Divide dough into 8 portions, roll into squares, add filling. Bring corners of the square together over the top of the filling and pinch the sides together. Place seam side down on greased baking sheet. Let rise.

Bake at 350 degrees of 30 minutes.Serve hot.

Other filling possibilities:
Ham, Swiss cheese, broccoli
Turkey, mozzarella cheese, pesto

Last night I made this salad, delicious!

Couscous Summer Salad (Thanks to Simply Scratch Blog)

Ingredients:
1 cup Couscous
2 teaspoons Grated Lime Zest
1 1/2 tablespoons Fresh Lime Juice
1 1/2 cups Cherry Tomatoes, halved
1 cup Corn, canned and drained or fresh when in season
3 tablespoons Scallions, thinly sliced
3 tablespoons Fresh Basil, roughly chopped
1 bunch Fresh Cilantro, roughly chopped
2 Avocados, cut into 1 inch cubes
2 tablespoons Butter, melted
1 tablespoon Olive Oil
1 teaspoon Sugar
1/2 teaspoon Salt
1/4 teaspoon Fresh Ground Pepper
Start with preparing your ingredients by zesting and juicing your lime, slicing your tomatoes in half, roughly chopping your basil and cilantro, and thinly slicing your scallions diagonally.
Once your ingredients have been prepped, cook your couscous according to the package directions.
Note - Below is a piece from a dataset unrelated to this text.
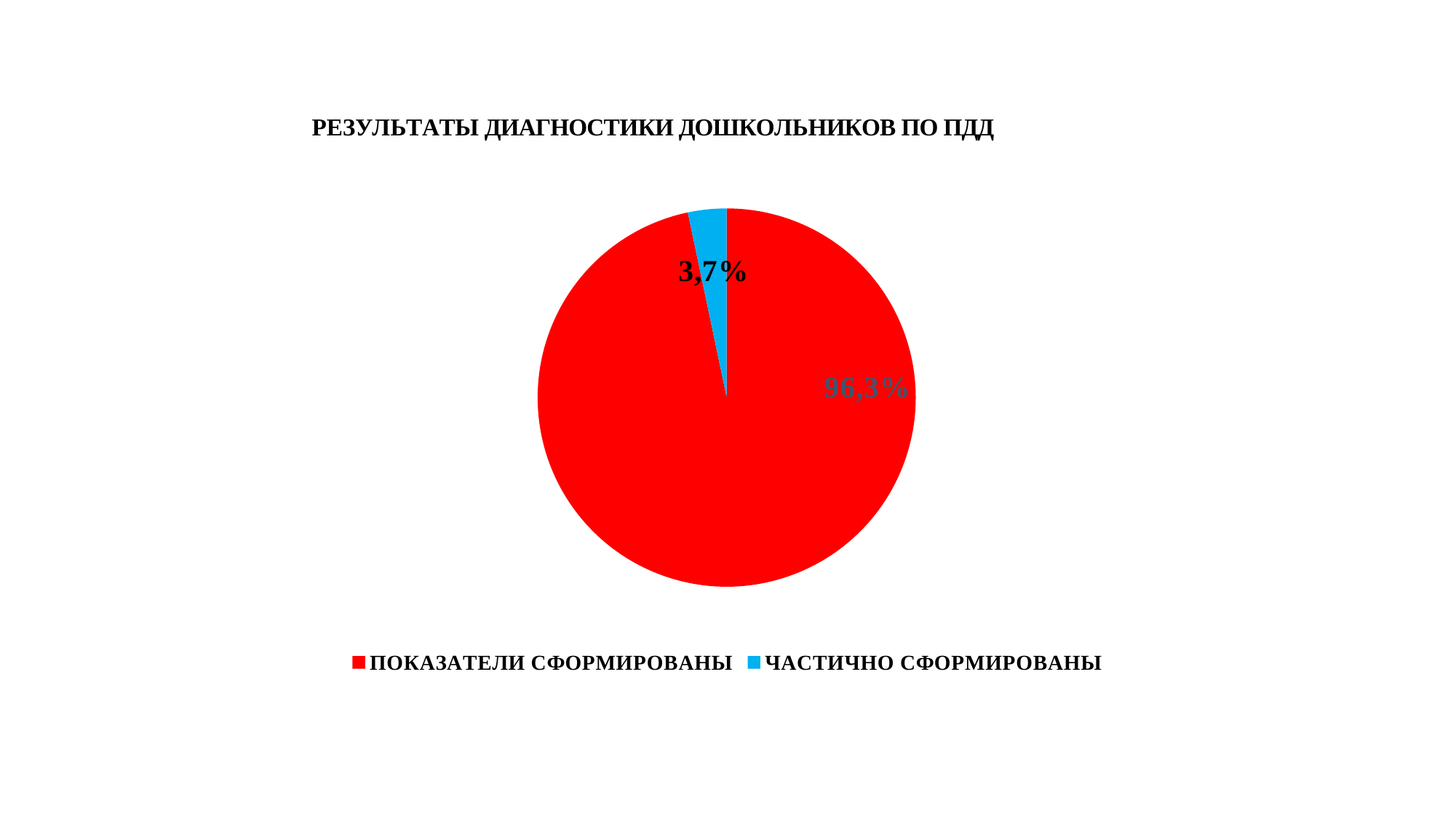
What colour is the slice for ЧАСТИЧНО СФОРМИРОВАНЫ? blue How many slices does the pie chart have? 2 What is the total of the two slice percentages shown on the pie? 100% What share of the pie is labelled for ПОКАЗАТЕЛИ СФОРМИРОВАНЫ? 96,3% Which is larger: the slice for ПОКАЗАТЕЛИ СФОРМИРОВАНЫ or the slice for ЧАСТИЧНО СФОРМИРОВАНЫ? ПОКАЗАТЕЛИ СФОРМИРОВАНЫ What is the difference in percentage points between the ПОКАЗАТЕЛИ СФОРМИРОВАНЫ slice and the ЧАСТИЧНО СФОРМИРОВАНЫ slice? 92,6% How many entries does the legend list? 2 What kind of chart is shown on the slide? pie chart What share of the pie is labelled for ЧАСТИЧНО СФОРМИРОВАНЫ? 3,7% Which category has the largest slice of the pie? ПОКАЗАТЕЛИ СФОРМИРОВАНЫ Which category has the smallest slice of the pie? ЧАСТИЧНО СФОРМИРОВАНЫ What is the title of the chart? РЕЗУЛЬТАТЫ ДИАГНОСТИКИ ДОШКОЛЬНИКОВ ПО ПДД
Once cooked, immediately transfer to your serving bowl and fluff your couscous with a fork. Then add your tomatoes, corn, scallions, cilantro, and basil to the serving bowl. Mix until combined. Once mixed, cut the two avocados into 1 inch squares and add to your serving dish.
Immediately prepare your lime dressing by combining your lime zest and juice in a large mixing bowl with your melted butter, olive oil, sugar, salt, and pepper. Whisk until smooth and drizzle over your salad immediately so the avocado doesn't turn color. Mix until combined, and garnish with a few slices of avocado that have been tossed in lime juice to prevent from browning.